Your goal:
For the material that follows, return exactly the lines from the one with "Tulle wedding dress" through the one with "Destroyed homes and", both ends included.

Data for this task:
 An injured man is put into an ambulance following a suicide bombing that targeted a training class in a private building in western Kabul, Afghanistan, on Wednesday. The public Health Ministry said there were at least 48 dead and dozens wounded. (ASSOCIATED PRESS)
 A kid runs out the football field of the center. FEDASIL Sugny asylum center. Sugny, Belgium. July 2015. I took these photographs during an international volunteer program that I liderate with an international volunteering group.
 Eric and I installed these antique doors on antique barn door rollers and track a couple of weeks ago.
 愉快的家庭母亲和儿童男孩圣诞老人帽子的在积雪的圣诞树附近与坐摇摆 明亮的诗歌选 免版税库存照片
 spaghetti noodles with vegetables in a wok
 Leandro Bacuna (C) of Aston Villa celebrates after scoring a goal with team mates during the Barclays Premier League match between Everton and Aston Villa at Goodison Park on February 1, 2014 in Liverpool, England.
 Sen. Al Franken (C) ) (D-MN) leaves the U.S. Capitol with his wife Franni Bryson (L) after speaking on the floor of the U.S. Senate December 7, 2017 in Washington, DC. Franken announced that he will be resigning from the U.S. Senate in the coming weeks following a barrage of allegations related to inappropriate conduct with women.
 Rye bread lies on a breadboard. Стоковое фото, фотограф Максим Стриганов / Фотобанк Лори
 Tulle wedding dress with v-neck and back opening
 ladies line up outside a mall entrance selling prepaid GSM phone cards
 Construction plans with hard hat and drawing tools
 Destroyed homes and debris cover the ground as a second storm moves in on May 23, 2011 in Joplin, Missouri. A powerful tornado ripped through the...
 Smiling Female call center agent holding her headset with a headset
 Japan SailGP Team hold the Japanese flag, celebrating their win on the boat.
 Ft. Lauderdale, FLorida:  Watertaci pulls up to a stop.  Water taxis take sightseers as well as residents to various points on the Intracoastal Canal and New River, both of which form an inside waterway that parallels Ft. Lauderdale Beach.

Solution for this problem:
 Tulle wedding dress with v-neck and back opening
 ladies line up outside a mall entrance selling prepaid GSM phone cards
 Construction plans with hard hat and drawing tools
 Destroyed homes and debris cover the ground as a second storm moves in on May 23, 2011 in Joplin, Missouri. A powerful tornado ripped through the...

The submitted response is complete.